Regardless of how this book came into my possession, the above reviews consists of my honest opinion of the book and my opinion only.
Moshi Moshi by Banana Yoshimoto, Asa Yoneda (Translator), Mai Ohno (Illustrator)
Moshi Moshi was my first Banana Yoshimoto novel, and I wasn’t sure what to expect. Similar to several other well-known Japanese writers, there is an element of magical realism to the story. However, in this case, it is extremely subtle and takes the form of a not quite a ghost story since the “ghost” of the protagonist’s recently father haunts the pages of the book and remains a significant “presence” despite not actually being present. Yoshimoto’s writing is incredibly minimalist and cool, yet she manages to provide some fascinating commentary on the traditional gender roles and expectations in Japan today. Furthermore, she does an excellent job of capturing the grief and the process of trying to move on when someone you love dies in a remarkably traumatic manner. In addition, it was refreshing to see an accurate portrayal of a mother-daughter relationship where both are now grown yet neither are completely dependent on the other. But what I loved the most about Moshi Moshi, was the setting of the novel. Set in the Tokyo neighbourhood of Shimokitazawa, the book made me want to visit the area and check out the restaurants for myself. The only issue I truly had with Moshi Moshi was the romantic development and conclusion in the book as it was a bit unsettling and awkward. Nevertheless, Moshi Moshi is a soothing read in spite of its weirdness.

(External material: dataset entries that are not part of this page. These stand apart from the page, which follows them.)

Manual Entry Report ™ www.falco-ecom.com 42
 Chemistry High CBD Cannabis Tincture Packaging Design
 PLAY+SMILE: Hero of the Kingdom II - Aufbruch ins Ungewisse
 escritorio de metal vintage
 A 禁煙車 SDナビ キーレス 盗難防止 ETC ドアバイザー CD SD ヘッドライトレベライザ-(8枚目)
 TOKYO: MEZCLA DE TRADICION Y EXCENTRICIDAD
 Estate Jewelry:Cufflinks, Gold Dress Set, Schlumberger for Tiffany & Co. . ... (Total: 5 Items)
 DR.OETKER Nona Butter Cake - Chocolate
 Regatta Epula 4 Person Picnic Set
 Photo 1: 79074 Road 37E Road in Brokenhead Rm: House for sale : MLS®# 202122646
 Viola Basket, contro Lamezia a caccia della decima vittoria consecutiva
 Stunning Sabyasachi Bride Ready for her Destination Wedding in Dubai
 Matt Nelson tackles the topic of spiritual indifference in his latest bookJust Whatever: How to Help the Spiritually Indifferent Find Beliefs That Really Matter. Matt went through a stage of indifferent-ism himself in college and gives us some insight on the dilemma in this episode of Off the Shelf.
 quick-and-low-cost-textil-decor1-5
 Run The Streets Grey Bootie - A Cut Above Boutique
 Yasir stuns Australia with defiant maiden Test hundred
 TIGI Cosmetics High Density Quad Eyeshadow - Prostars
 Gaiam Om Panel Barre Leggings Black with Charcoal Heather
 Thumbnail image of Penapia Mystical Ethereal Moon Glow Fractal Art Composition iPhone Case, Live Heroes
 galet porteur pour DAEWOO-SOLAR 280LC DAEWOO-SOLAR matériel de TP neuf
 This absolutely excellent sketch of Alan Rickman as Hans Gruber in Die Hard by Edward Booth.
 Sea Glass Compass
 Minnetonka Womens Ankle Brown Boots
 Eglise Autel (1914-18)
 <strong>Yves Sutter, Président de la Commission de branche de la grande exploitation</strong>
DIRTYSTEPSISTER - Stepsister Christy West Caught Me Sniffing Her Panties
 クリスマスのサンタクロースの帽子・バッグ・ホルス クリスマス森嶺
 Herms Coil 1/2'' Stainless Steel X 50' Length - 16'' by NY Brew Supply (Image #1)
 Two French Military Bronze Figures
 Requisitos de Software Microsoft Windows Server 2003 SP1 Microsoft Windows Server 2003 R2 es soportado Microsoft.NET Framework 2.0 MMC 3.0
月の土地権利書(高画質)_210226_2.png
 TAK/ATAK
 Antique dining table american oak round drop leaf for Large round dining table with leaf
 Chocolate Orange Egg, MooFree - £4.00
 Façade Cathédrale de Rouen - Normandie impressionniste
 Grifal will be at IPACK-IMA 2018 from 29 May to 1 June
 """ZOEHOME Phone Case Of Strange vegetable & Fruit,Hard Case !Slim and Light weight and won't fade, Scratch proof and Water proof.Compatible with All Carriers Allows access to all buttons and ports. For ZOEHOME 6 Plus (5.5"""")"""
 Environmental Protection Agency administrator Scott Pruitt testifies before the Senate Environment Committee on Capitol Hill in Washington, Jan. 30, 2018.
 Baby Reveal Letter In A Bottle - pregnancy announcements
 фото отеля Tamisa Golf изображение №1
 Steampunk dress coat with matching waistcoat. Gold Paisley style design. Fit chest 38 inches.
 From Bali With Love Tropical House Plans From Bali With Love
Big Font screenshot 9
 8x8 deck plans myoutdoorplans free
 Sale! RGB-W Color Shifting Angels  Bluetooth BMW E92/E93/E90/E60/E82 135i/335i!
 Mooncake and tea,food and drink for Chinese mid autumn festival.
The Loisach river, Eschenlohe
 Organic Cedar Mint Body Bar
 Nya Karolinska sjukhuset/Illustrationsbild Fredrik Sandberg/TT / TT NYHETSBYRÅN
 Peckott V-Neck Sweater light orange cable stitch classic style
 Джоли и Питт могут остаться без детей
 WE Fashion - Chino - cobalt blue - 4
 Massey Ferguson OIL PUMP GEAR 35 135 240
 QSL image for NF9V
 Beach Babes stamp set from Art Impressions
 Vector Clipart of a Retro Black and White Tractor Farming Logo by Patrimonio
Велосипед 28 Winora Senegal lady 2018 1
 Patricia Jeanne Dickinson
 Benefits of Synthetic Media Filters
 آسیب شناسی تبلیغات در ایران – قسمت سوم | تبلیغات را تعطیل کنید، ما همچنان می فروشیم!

Feeding My Mother: Comfort and Laughter in the Kitchen as My Mom Lives with Memory Loss by Jann Arden
Jann Arden’s latest book, Feeding My Mother: Comfort and Laughter in the Kitchen as My Mom Lives with Memory Loss touches upon a topic that is near and dear to my heart. Having worked with patients suffering from Alzheimer’s, I was looking forward to this memoir of caring for elderly parents who have dementia. Told in dated journal entries interspersed with personal photos and recipes, the Canadian singer-songwriter brings readers into the daily realities of her life as a caregiver to a parent who has dementia. At times, the book feels almost too real however that’s the beauty of it. Arden’s candor about what it’s really like for the families of those with dementia makes Feeding My Mother resonates so much more for those whose loved ones also have dementia. The design of the book is also beautiful and soothing, and I loved the gorgeous photos included in the book. I also liked the theme of food in the book, and will definitely be attempting to make some of the recipes in the book like the Four-Cheese Mac. An absolutely heartbreaking yet warm, and comforting read.
Regardless of how this book came into my possession, the above review consists of my honest opinion of the book and my opinion only.